◆ Passage:
6. For greater certainty, a
‘ruling’ or ‘rulings’ as referred to in Articles 742, 743 and 753 (ex-INST.17 [Functions of the arbitration
tribunal], INST.18 [Terms of reference], INST.28 [Replacement of arbitrators]) and Article 754 (ex-INST.29) (1), (3), (4) and (6) [Arbitration tribunal rulings and
decisions] shall be understood to refer also to the interim report of the
arbitration tribunal.
Note: as noted above, this compares to Article 173 of the withdrawal
agreement, which has a usual deadline of 12 months for a ruling. Under the TCA,
the final deadline is 160 days. Unlike the withdrawal agreement, the TCA
process includes circulation of an interim ruling which the parties can comment
on.
There are fast-track rules derogating from this clause in certain
cases: see Article 760 (ex-INST 34B), discussed below.
Chapter 3: Compliance
Article 746 (ex-INST.21): Compliance
measures
1. If, in its ruling referred to
in Article 745(4) (ex-INST.20(1) [Ruling of the arbitration tribunal]), the arbitration
tribunal finds that the respondent Party has breached an obligation under this
Agreement or under any supplementing agreement, that Party shall take the
necessary measures to comply immediately with the ruling of the arbitration
tribunal in order to bring itself in compliance with the covered provisions.
2. The respondent Party, no later
than 30 days after delivery of the ruling, shall deliver a notification to the
complaining Party of the measures which it has taken or which it envisages to
take in order to comply.
Note: this is similar to the obligation to comply with an arbitration
ruling set out in Article 175 of the withdrawal agreement.
Article 747 (ex-INST.22): Reasonable
Period of Time
1. If immediate compliance is not
possible, the respondent Party, no later than 30 days after delivery of the
ruling referred to in Article 745(4) (ex-INST.20(1) [Ruling of the arbitration tribunal]),
shall deliver a notification to the complaining Party of the length of the
reasonable period of time it will require for compliance with the ruling
referred to in Article 745(4). The
Parties shall endeavour to agree on the length of the reasonable period of time
to comply.
2. If the Parties have not agreed
on the length of the reasonable period of time, the complaining Party may, at
the earliest 20 days after the delivery of the notification referred to in
paragraph 1, request in writing that the original arbitration tribunal
determines the length of the reasonable period of time. The arbitration
tribunal shall deliver its decision to the Parties within 20 days of the date
of delivery of the request.
3. The respondent Party shall
deliver a written notification of its progress in complying with the ruling
referred to in Article 745(4) to the
complaining Party at least one month before the expiry of the reasonable period
of time.

Records from a collection
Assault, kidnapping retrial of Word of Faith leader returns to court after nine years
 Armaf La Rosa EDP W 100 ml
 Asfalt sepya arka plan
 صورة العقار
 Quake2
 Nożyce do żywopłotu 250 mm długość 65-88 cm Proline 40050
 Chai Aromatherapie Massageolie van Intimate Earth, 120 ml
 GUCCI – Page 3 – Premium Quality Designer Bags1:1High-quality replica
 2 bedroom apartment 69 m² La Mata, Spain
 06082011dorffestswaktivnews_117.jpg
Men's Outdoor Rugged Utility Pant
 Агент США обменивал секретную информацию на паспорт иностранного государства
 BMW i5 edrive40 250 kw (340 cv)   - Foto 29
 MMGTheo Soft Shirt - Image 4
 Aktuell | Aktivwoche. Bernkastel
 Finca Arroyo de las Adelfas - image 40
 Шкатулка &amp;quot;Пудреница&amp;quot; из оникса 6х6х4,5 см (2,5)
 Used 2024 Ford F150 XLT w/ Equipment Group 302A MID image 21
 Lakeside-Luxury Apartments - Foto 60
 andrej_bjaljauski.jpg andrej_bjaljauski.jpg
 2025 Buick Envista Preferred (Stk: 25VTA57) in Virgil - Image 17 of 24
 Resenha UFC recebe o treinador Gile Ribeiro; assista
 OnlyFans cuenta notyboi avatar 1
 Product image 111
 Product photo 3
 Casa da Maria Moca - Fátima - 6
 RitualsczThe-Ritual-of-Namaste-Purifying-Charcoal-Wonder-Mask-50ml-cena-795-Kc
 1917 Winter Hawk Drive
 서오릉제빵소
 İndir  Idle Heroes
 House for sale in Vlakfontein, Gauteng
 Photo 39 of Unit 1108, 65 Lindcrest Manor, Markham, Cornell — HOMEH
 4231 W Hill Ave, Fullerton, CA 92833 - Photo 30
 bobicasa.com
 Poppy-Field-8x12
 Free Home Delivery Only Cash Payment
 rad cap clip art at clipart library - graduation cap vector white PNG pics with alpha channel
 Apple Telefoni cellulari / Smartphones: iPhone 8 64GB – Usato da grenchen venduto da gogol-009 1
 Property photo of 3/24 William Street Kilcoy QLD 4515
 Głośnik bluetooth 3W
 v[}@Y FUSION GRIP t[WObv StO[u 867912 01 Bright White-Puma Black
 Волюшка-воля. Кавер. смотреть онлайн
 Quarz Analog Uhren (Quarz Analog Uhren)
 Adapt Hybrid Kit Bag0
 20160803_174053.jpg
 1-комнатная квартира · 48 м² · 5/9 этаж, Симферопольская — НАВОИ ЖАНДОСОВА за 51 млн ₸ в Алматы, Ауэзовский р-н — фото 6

◆ Task requirements:
1) Based on the TCA arbitration passage, say whether each statement agrees with it, answering yes or no and quoting the words that decide it: (a) Under the TCA, the final deadline for a ruling is 160 days. (b) The respondent Party has 60 days after delivery of the ruling to notify the complaining Party of its compliance measures. (c) The arbitration tribunal must deliver its decision on the reasonable period of time within 20 days of the date the request is delivered.
2) List every distinct title that the TCA arbitration passage gives in square brackets.
3) Carry on the TCA arbitration passage from its last sentence.

◆ Outputs in order:
1)
(a) Yes: "Under the TCA, the final deadline is 160 days."
(b) No: "no later than 30 days after delivery of the ruling, shall deliver a notification to the complaining Party of the measures"
(c) Yes: "The arbitration tribunal shall deliver its decision to the Parties within 20 days of the date of delivery of the request."

2)
Functions of the arbitration tribunal
Terms of reference
Replacement of arbitrators
Arbitration tribunal rulings and decisions
Ruling of the arbitration tribunal

3)
4. The Parties may agree to
extend the reasonable period of time.
Note: this is nearly identical in substance to Article 176 of the
withdrawal agreement, except the process is speeded up. The 30-day period for
the losing party to indicate how long it thinks it will need to comply matches
the withdrawal agreement (para 1; Article 176(1) of the withdrawal agreement).
Unlike the withdrawal agreement, there is a minimum period of 20 days for the
winning party to dispute the losing party’s proposed timetable (para 2; Article
176(2) of the withdrawal agreement sets a 40-day maximum). Arbitration on this
issue is quicker than under the withdrawal agreement (20 days under para 2; 40
or 60 days under Article 176(2) and (3) of the withdrawal agreement). The rule
on the losing party notifying how it is getting on with compliance one month
before the deadline is the same in both treaties (para 3; Article 176(4) of the
withdrawal agreement). Both treaties allow for joint agreement to extend the
reasonable period of time (para 4; Article 176(5) of the withdrawal agreement).
Article 748 (ex-INST.23): Compliance
Review
1. The respondent Party shall, no later than the date of expiry of the reasonable period of time, deliver a notification to the complaining Party of any measure that it has taken to comply with the ruling referred to in Article 745(4) (ex-INST.20(1) [Ruling of the arbitration tribunal]).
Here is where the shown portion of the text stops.